エクイティファイナンスの特徴は、返済の必要がない資金調達方法であることです。一方、株式を取得した出資者が経営に影響をおよぼす場合があるので、株主の割合に注意を向けておく必要があります。
3.アセットファイナンス:資産の現金化
アセットファイナンスとは、不動産等の企業が保有する資産から生み出されるキャッシュフローを返済原資として、資金の調達を行う方法を言います。具体的な方法としては、賃貸用不動産をSPC(特別目的会社)に売却して資本効率を良くする「流動化ファイナンス」があります。
また、遊休不動産を収益物件としてSPCが開発し、ファイナンスの健全性を保とうとする「開発型ファイナンス」といった方法も有効です。企業が保有する資産を売却することで、財務体質を改善できるのが特徴です。
4.補助金や助成金の利用
国や自治体が実施する補助金や助成金等の制度を活用することも、資金調達の一種であると言えます。制度の種類はさまざまなものがあるため、幅広い業種で利用することができます。
ただし、補助金や助成金を申請するためには、多くの書類を用意しなければならないため、必要に応じて外部の専門家のサポートを受けるようにしましょう。また、申請期限や要件等が定められているので、事前にチェックしておくことが大切です。
5.クラウドファンディングの活用
インターネットを通じて、不特定多数の人々から資金調達することをクラウドファンディングと言います。金融機関では融資が難しい事業であっても、クラウドファンディングであれば資金調達を行える場合があります。
クラウドファンディングには、購入型・寄付型・融資型・株式投資型・ファンド型・ふるさと納税型等のさまざまな種類があるので、自社に合った形で資金調達を行うことが大切です。
シーン別の資金調達方法
資金調達をどのような方法で行うかは、資金が必要なタイミング等によっても違ってきます。ここでは、シーン別の資金調達方法について解説します。
起業時の資金調達方法
スタートアップの企業であれば、過去の実績がない状態であるため、金融機関から融資を受けにくい部分があるでしょう。そのため、不特定多数の人たちから出資を募ることができるクラウドファンディングや、補助金・助成金等を活用してみると良いでしょう。
起業して間もない頃は、経営基盤が不安定であり、企業としての信用がまだ築けていないため、個人投資家等からの出資を受けるのは難しいと言えます。
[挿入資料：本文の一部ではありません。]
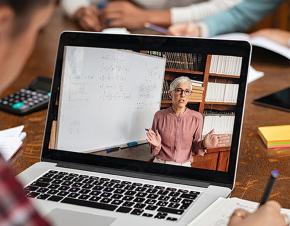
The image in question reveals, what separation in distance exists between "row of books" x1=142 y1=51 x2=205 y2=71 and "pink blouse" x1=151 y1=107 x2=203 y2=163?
0.07 metres

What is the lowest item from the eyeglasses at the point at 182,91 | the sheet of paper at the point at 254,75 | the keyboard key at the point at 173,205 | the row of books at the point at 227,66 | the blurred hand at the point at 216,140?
the keyboard key at the point at 173,205

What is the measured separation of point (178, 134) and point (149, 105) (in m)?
0.07

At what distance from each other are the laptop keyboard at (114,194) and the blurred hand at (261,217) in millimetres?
147

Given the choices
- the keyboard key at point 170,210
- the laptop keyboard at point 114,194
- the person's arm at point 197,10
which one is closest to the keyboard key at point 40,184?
the laptop keyboard at point 114,194

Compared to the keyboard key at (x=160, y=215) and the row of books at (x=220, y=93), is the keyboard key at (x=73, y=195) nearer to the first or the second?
the keyboard key at (x=160, y=215)

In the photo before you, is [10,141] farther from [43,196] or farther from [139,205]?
[139,205]

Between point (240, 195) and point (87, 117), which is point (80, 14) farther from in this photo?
point (240, 195)

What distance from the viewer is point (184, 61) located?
1.02m

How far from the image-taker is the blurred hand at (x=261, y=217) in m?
0.74

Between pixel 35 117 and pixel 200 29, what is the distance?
0.76m

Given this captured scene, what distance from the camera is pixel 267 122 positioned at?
1.31 metres

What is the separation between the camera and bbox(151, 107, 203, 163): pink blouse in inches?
39.2

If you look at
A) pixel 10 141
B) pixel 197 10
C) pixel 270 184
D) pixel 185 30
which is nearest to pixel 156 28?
pixel 185 30

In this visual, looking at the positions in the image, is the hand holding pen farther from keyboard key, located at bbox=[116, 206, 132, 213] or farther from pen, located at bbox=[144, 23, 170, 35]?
pen, located at bbox=[144, 23, 170, 35]
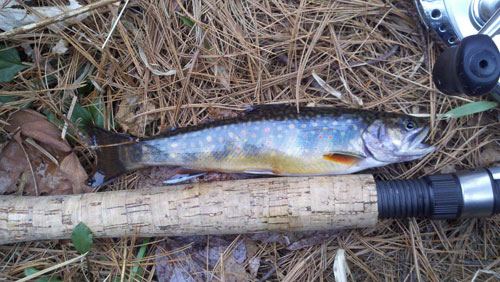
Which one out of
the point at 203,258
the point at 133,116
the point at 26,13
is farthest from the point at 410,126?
the point at 26,13

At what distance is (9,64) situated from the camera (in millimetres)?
2785

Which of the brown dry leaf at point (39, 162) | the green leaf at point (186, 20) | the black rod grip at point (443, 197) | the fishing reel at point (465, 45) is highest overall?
the fishing reel at point (465, 45)

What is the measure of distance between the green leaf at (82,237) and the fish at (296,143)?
24.6 inches

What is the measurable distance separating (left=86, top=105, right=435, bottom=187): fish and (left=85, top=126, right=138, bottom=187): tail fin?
76mm

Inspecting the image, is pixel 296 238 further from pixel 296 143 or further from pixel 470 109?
pixel 470 109

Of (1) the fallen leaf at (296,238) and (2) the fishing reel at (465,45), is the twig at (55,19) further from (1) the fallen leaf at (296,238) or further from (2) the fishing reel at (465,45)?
(2) the fishing reel at (465,45)

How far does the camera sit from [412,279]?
104 inches

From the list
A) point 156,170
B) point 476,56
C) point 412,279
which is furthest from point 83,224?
point 476,56

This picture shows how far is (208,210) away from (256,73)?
Answer: 1.24 m

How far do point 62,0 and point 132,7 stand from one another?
573mm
自社の取組に興味を持ってもらうことで資金を集めたり、一定の要件を満たせば返済の必要がない助成金等をうまく活用したりしていくことが大事です。
中小企業や非上場会社の資金調達方法
中小企業や非上場会社の場合、日本政策金融公庫や金融機関からの融資を受けるほうが無難です。特に日本政策金融公庫は、中小企業や小規模事業者向けの融資が充実しており、用途に応じて自社に合ったものを選びやすいのが特徴です。
また、非上場会社であればベンチャーキャピタル(VC)の利用も検討してみると良いでしょう。ベンチャーキャピタルとは、未上場の企業の株式を取得して、上場時に売却することで利益を受け取る投資団体のことを指します。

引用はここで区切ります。